Bilindiği gibi, emperyalizm bir ülkeye yalnız silâh zoruyla girmez. Hedef seçtiği ülkenin insanlarının duygu ve düşüncelerini önceden öyle bir duruma sokar, öyle bir yönlendirir ki, o ülke insanları kendiliklerinden, isteyerek ve iyi bir şey yaptıklarını sanarak emperyalist güçlere ülkelerinin kapılarını açarlar, biraz iş bilenleri ise işbirlikçiler olarak bu emperyalist sömürüden pay da alırlar. Bunu sağlamanın yolları, ülkenin yazgısı üzerinde şu ya da bu ölçüde söz sahibi olabilecek kişileri ya kendi ülkelerine gelmelerini sağlayarak orada "eğitmek", geride kalanları ise yabancı dilde eğitim yapan ve belli bir dünya görüşünü öğrencilerine belleten eğitim kurumları açmak, kültür merkezleri kurmak, yaygın bir propaganda ağı içinde yoğurmaktır. Kitle ileişim araçları bu amaç için biçilmiş kaftandır. O nedenle, emperyalistler, ülkenin iletişim odaklarını doğrudan doğruya kendi denetimlerine sokmak isterler, bu yapılamıyorsa "eğitilmiş" kişilerin yönetiminde olması için çalışılır.
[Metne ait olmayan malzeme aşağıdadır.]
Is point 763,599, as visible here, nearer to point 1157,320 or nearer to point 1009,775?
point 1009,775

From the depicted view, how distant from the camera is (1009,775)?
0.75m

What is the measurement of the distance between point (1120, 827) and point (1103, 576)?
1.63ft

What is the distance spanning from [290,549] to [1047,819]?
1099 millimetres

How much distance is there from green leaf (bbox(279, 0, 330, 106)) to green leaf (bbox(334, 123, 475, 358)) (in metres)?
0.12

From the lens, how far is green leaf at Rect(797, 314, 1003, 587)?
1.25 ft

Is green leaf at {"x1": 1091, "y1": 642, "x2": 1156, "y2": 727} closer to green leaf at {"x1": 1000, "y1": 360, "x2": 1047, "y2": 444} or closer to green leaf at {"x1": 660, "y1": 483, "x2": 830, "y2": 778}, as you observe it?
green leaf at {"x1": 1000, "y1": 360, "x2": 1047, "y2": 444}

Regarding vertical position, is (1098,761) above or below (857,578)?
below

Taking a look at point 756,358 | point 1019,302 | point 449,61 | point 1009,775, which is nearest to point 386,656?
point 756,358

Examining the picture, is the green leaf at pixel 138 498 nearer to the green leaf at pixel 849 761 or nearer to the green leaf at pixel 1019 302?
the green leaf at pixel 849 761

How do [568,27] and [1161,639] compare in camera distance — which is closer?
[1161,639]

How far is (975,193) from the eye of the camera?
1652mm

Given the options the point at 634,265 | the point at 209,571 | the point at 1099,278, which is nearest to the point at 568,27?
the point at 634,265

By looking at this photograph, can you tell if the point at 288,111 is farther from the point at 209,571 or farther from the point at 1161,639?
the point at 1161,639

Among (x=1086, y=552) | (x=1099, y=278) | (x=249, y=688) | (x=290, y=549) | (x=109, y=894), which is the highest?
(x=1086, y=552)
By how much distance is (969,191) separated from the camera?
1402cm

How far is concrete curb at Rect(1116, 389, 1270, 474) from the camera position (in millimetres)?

Her devletin üzerine kurulup geliştiği temelleri vardır.
Bu temelleri sarsarsanız, o devlet de sarsılır; yıkarsanız, o devlet de yıkılır. Türkiye Cumhuriyeti'nin temelleri ise Atatürk ilke ve devrimleridir ve bunların da başında laiklik gelir. O nedenle, laiklik ilkesi yaralanacak olursa, devlet ve toplum yapısında da yaralar açılır. Bizler bu gerçeği yaşayarak da görüyoruz. 2 Temmuz Sivas olaylarının ve daha önceki benzeri kıyımların nedeni, laiklik ilkesinin gereği gibi gözetilmemiş ve hattâ doğrudan doğruya iktidarlarca yıkılmaya kalkışılmış olmasından başka bir şey değildir.
Çok kısaca formüle edersek, bence Atatürkçülük; bağımsız vatan topraklarında, bir ulus olma bilinciyle, başı dik, onurlu, sırtı pek, karnı tok "insan" olmak demektir.
D.P'nin kurulması ile birlikte karşıdevrim "resmen" başlamış oluyordu. Şimdi artık tüm devrimci atılım ve girişimlerin ortadan kaldırılmasına, bu başarılamazsa bunların etkisizleştirilmesine gelmişti sıra. Sıranın en başında da doğal olarak topraksız ve yoksul köylüyü topraklandırmayı ve aynı zamanda toprak ağalarının böylece güçlerini kırmayı amaçlayan Çiftçiyi Topraklandırma Kanunu'nu geçersiz kılmak geliyordu.
Atatürk ilke ve devrimleri, yeri geldiğinde belirttiğim gibi, aynı zamanda demokrasinin önünü açmaya yönelmiş, "gerçek" bir demokrasinin varlık kazanabilmesi için gerekli olan koşulları yaratmayı amaçlamış bulunuyordu. İnönü, önce devrim karşıtlarını önemli görevlere getirerek ama daha da önemlisi devrimlerden ödün üstüne ödün vererek, üstelik dini siyasete âlet ederek, demokrasinin önünü böylece kendisi tıkamıştır. Öte yandan, yılların planlaması ve çabası sonucunda yaratılan Köy Enstitüleri'nin devrim düşmanlarınca acımasızca yıkılmasına göz yummasaydı, göz yummak ne demek, baş yıkıcısı Reşat Şemsettin Sirer'i Millî Eğitim Bakanı yapmasaydı, demokrasinin önündeki başlıca engel olan cahillik, boşinançlar, ağalık, şeyhlik... ten bugün iz kalmamış olacaktı.
Bugün, aşiret reisleri ve toprak ağaları T.B.M.M.'nin ceylan derisi kaplı koltuklarında oturamayacak, bakanlık yapamayacaklardı. Ama, o, Köy Enstitülü öğretmenin yerine İmam Hatipliyi, demokrasi gereği, geçirdi.